Alaska wants to reward hemp farmers who use certified varieties with lower THC testing fees, a national first in the state’s long-delayed proposal for... Alaska proposes bi-level THC testing fees in long-delayed hemp rule draft

Alaska wants to reward hemp farmers who use certified varieties with lower THC testing fees, a national first in the state’s long-delayed proposal for regulating commercial production.

The proposed regulations – issued more than a year after Alaska authorized hemp cultivation – gives would-be entrepreneurs a first look at how much it could cost to produce and process hemp.

The proposal includes different THC testing fees for certified and non-certified hemp varieties.

Alaska grew hemp before statehood, according to early notes from U.S. visitors, and the state joined the modern hemp industry in 2018 when Gov. Bill Walker signed a law allowing commercial production.

But Alaska has been slow to implement the law, leaving the state out of the current hemp and CBD boom. It did not record any production in 2018.

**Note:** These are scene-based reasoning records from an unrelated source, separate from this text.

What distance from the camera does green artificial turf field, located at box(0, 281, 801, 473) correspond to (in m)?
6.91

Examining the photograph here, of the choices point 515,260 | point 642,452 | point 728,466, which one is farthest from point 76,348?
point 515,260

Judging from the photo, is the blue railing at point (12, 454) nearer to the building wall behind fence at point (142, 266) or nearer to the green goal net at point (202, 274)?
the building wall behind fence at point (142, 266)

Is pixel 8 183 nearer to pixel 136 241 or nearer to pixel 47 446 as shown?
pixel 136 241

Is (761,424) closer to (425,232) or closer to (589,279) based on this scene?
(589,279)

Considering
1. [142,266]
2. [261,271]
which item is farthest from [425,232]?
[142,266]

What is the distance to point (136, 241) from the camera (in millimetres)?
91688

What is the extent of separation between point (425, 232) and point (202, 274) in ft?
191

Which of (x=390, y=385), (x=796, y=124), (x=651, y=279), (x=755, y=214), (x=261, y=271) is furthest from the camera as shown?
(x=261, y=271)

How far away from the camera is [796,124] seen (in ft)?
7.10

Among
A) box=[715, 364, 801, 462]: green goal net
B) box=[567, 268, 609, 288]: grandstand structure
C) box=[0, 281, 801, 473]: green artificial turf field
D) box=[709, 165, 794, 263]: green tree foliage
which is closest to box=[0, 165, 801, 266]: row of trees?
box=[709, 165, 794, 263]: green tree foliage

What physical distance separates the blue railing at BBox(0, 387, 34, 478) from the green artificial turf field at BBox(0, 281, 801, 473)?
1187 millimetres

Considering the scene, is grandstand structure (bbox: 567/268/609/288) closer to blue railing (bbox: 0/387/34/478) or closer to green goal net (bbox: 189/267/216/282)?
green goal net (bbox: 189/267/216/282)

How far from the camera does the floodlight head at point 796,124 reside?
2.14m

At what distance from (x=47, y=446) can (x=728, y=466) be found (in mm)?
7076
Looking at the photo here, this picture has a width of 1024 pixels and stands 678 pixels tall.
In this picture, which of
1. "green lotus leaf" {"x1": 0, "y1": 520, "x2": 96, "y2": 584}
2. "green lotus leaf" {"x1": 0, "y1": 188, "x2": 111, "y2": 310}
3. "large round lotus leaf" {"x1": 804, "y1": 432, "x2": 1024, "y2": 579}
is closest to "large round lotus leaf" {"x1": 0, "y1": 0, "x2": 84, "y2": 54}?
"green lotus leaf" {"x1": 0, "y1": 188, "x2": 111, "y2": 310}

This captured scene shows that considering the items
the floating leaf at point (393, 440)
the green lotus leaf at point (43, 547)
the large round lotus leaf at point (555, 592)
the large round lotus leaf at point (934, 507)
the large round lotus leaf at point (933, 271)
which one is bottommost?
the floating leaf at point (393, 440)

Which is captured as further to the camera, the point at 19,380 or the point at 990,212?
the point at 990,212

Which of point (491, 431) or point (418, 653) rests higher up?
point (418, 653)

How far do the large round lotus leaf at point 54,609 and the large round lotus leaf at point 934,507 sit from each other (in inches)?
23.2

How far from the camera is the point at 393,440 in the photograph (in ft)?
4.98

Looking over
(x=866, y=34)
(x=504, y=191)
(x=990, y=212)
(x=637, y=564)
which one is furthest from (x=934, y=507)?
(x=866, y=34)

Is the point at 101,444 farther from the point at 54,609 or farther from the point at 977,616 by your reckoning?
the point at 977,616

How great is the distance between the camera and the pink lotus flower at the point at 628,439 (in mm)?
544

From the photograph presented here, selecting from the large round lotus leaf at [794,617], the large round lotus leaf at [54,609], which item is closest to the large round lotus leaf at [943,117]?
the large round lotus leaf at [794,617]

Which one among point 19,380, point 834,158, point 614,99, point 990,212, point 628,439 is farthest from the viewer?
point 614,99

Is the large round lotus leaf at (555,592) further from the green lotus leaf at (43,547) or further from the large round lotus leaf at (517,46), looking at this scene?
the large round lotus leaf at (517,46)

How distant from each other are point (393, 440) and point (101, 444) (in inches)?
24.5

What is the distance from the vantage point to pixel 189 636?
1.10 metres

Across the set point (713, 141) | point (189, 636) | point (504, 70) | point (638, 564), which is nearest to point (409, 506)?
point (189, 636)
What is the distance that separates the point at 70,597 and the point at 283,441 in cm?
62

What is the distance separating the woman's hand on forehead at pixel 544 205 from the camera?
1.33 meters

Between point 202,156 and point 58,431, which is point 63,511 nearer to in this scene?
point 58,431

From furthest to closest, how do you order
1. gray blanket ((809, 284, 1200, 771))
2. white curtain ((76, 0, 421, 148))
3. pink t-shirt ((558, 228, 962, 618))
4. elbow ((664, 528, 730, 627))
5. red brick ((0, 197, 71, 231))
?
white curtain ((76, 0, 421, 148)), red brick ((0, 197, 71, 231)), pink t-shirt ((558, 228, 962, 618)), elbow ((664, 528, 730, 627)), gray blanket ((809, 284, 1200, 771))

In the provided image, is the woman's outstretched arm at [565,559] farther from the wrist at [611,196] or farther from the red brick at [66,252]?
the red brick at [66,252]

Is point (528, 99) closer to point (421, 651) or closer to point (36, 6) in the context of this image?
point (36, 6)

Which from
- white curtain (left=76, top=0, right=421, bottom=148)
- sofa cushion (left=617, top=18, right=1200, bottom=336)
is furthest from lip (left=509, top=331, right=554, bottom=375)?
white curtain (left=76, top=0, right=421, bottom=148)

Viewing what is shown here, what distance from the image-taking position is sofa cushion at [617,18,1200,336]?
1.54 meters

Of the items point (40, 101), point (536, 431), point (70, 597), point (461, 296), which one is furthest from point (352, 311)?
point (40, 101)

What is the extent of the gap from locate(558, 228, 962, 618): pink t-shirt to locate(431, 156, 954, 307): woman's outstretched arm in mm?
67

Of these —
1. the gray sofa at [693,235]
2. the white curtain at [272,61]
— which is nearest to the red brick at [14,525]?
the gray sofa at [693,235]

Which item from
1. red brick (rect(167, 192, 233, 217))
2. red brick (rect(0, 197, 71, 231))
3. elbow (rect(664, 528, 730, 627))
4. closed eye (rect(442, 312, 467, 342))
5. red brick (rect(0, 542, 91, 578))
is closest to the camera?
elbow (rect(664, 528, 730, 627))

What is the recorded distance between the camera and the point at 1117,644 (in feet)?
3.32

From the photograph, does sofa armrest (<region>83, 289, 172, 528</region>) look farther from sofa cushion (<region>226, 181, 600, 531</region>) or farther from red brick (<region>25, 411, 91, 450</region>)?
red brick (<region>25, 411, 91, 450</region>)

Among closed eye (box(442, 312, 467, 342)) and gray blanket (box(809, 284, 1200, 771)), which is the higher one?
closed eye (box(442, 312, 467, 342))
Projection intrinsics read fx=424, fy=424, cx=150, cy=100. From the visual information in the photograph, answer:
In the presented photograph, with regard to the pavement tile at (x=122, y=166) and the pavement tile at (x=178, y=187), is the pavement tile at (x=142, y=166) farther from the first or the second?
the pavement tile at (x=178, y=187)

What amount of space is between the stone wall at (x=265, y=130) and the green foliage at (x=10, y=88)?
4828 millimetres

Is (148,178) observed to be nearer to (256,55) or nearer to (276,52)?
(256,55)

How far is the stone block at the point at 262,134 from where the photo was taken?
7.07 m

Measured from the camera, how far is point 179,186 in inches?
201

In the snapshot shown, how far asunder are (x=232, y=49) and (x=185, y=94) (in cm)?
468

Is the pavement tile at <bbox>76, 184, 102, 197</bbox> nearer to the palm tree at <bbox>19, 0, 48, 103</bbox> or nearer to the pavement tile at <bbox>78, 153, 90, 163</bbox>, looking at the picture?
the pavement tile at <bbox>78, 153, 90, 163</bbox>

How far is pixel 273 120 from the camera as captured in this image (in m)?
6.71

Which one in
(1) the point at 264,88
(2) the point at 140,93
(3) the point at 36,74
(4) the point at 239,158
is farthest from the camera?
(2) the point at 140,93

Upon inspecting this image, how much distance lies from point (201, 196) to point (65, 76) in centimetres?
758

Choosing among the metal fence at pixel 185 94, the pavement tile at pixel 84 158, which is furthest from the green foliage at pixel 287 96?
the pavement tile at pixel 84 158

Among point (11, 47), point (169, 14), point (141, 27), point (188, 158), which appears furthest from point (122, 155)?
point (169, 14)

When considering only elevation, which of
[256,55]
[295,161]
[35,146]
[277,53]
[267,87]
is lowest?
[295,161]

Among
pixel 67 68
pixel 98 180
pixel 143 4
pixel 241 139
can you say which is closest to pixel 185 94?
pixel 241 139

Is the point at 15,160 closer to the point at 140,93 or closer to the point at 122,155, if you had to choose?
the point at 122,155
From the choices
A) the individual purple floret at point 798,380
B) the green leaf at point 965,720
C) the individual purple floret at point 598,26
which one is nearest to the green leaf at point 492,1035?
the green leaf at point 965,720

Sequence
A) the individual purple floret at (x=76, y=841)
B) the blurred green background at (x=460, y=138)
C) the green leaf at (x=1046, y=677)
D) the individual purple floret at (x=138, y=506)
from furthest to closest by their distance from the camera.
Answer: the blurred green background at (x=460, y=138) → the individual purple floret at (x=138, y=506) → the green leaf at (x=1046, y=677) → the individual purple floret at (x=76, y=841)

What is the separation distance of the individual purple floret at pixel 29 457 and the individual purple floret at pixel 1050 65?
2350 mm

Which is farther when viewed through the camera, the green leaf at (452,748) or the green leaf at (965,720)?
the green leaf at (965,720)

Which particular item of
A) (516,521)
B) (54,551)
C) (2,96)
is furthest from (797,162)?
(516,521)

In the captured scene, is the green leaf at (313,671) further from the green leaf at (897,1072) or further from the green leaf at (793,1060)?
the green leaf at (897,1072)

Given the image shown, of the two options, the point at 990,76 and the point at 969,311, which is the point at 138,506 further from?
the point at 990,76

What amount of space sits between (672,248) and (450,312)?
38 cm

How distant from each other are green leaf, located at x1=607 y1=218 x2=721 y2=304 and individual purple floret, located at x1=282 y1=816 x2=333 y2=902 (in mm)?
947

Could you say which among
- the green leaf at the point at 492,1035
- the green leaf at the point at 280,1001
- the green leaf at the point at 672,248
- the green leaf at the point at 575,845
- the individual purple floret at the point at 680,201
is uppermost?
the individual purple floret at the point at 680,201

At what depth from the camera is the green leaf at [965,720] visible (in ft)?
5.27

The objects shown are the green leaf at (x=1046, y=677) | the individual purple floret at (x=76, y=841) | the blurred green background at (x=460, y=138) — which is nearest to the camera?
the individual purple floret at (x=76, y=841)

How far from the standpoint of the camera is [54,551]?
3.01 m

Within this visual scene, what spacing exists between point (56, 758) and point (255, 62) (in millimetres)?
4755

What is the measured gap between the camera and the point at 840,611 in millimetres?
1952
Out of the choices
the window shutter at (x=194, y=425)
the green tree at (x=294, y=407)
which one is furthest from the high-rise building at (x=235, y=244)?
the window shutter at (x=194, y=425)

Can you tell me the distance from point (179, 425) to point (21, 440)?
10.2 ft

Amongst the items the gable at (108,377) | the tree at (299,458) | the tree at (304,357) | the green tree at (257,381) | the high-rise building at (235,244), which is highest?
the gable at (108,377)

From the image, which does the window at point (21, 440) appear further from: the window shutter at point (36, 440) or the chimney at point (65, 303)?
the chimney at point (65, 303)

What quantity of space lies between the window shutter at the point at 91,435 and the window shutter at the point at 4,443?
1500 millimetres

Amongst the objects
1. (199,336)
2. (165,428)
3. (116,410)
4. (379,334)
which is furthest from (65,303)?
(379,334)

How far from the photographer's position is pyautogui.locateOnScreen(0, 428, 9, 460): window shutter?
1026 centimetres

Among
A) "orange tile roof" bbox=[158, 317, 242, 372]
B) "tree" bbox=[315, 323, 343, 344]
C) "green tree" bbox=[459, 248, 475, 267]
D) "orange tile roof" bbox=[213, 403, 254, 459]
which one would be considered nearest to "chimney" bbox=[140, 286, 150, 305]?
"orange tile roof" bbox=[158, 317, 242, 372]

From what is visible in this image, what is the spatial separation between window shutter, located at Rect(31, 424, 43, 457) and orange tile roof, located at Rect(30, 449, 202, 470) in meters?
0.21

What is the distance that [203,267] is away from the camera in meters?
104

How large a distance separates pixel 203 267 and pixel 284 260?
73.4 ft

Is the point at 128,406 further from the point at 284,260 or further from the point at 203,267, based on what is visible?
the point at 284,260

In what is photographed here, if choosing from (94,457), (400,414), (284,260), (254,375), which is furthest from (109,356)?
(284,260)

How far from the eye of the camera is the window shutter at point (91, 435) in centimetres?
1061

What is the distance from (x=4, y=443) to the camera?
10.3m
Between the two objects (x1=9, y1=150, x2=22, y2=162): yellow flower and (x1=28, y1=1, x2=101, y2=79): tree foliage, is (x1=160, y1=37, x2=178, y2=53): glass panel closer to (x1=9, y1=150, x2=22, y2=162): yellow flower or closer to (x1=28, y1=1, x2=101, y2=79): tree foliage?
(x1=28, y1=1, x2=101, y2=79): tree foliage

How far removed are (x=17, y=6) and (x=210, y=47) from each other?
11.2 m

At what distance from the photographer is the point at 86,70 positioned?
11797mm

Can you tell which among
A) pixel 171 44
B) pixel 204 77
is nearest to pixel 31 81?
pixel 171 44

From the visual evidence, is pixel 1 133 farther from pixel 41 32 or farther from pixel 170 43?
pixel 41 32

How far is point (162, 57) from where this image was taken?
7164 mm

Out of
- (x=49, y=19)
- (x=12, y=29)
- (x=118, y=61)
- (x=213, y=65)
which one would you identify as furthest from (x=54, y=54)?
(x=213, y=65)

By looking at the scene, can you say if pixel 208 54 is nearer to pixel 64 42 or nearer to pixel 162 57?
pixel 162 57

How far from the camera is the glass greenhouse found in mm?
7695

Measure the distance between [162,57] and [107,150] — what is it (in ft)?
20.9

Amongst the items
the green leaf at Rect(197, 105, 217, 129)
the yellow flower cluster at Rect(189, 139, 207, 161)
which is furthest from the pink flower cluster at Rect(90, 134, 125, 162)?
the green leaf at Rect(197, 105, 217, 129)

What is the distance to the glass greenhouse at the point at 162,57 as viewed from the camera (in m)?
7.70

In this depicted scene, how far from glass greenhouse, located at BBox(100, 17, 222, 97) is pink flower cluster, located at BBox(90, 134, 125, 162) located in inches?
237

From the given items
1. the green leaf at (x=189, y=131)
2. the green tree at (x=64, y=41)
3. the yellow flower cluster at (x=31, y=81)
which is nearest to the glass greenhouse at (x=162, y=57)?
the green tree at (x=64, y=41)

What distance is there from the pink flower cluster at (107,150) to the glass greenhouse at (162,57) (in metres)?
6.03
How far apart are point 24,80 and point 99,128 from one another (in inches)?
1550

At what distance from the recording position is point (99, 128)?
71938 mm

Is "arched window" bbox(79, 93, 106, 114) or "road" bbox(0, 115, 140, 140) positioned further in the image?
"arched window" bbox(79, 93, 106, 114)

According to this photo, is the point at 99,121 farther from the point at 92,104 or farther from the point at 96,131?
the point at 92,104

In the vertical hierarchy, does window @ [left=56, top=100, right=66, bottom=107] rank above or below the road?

Some important points in the Alaska proposal:

  • Hemp THC testing would cost $200 for certified-seed varieties, or $1,200 for non-certified varieties.
  • Hemp growers would pay annual licensing fees of $200.
  • Hemp processors would be divided into those making products for human and animal consumption, and those making non-consumable fiber products.
  • Hemp processors making consumed products such as CBD or food products would pay $750 a year.
  • Hemp processors making non-consumed products such as fiber would pay $250 a year.

The Alaska Division of Agriculture will accept comments on the proposed rules until July 3.